Data extract -

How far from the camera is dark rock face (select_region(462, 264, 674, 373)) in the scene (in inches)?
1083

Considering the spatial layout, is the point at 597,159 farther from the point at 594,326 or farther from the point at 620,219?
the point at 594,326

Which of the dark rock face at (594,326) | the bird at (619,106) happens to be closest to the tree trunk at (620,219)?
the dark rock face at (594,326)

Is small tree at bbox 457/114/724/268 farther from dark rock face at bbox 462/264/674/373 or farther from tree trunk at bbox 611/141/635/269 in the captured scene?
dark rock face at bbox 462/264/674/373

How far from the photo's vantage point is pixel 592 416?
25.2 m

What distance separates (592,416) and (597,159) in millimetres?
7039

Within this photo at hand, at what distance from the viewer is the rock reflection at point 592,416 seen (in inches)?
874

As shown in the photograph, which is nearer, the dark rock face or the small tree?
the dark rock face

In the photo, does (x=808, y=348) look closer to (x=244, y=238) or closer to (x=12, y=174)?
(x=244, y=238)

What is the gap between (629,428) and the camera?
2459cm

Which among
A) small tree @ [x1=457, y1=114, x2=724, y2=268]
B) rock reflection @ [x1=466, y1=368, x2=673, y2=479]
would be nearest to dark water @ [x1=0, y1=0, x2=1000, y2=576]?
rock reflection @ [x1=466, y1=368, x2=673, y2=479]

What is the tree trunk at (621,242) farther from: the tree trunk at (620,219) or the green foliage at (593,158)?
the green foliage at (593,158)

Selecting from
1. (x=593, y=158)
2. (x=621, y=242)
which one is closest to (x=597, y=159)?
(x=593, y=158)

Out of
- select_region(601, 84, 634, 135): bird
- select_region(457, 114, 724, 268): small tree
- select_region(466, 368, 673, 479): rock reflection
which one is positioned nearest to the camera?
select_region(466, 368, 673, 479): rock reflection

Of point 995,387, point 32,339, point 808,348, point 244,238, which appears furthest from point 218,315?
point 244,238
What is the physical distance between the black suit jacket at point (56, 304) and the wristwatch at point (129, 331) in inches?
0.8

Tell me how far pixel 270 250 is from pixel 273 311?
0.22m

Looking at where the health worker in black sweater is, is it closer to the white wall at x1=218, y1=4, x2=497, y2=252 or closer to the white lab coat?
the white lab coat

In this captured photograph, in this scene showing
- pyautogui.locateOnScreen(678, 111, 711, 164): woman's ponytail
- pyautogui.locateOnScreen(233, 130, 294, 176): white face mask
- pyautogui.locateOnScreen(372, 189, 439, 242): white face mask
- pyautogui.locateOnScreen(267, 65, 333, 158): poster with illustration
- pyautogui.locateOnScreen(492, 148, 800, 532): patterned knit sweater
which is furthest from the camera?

Exercise instructions - Reproduce all of the rows above verbatim, line for line.

Task answer -
How far from the camera is dark rock face (select_region(462, 264, 674, 373)) in the scene (in inches)?
1083

Considering the spatial layout, is the point at 597,159 farther from the point at 594,326 or farther from the point at 620,219?
the point at 594,326

Which of the dark rock face at (594,326) | the bird at (619,106) happens to be closest to the tree trunk at (620,219)?
the dark rock face at (594,326)

Is small tree at bbox 457/114/724/268 farther from dark rock face at bbox 462/264/674/373 or farther from tree trunk at bbox 611/141/635/269 in the captured scene?
dark rock face at bbox 462/264/674/373

How far from the photo's vantage point is pixel 592 416?
25.2 m

What distance separates (592,416) and (597,159) in millimetres?
7039

Within this photo at hand, at what distance from the viewer is the rock reflection at point 592,416 seen (in inches)?
874

As shown in the photograph, which is nearer, the dark rock face or the small tree?
the dark rock face

In the photo, does (x=808, y=348) look closer to (x=244, y=238) or closer to (x=12, y=174)?
(x=244, y=238)

What is the gap between (629,428) and the camera?
2459cm

Which among
A) small tree @ [x1=457, y1=114, x2=724, y2=268]
B) rock reflection @ [x1=466, y1=368, x2=673, y2=479]
would be nearest to dark water @ [x1=0, y1=0, x2=1000, y2=576]?
rock reflection @ [x1=466, y1=368, x2=673, y2=479]

What is the tree trunk at (621,242) farther from: the tree trunk at (620,219) or the green foliage at (593,158)?
the green foliage at (593,158)

Selecting from
1. (x=593, y=158)
2. (x=621, y=242)
which one is closest to (x=597, y=159)?
(x=593, y=158)

Out of
- select_region(601, 84, 634, 135): bird
- select_region(457, 114, 724, 268): small tree
- select_region(466, 368, 673, 479): rock reflection
which one is positioned nearest to the camera?
select_region(466, 368, 673, 479): rock reflection

Of point 995,387, point 32,339, point 808,348, point 244,238, which appears furthest from point 218,315?
point 244,238
What is the physical distance between the black suit jacket at point (56, 304) and the wristwatch at point (129, 331) in inches?
0.8

Tell me how far pixel 270 250 is from pixel 273 311?
0.22m

Looking at where the health worker in black sweater is, is it closer to the white wall at x1=218, y1=4, x2=497, y2=252 or closer to the white lab coat?
the white lab coat

In this captured photograph, in this scene showing
- pyautogui.locateOnScreen(678, 111, 711, 164): woman's ponytail
- pyautogui.locateOnScreen(233, 130, 294, 176): white face mask
- pyautogui.locateOnScreen(372, 189, 439, 242): white face mask
- pyautogui.locateOnScreen(267, 65, 333, 158): poster with illustration
- pyautogui.locateOnScreen(492, 148, 800, 532): patterned knit sweater
which is furthest from the camera?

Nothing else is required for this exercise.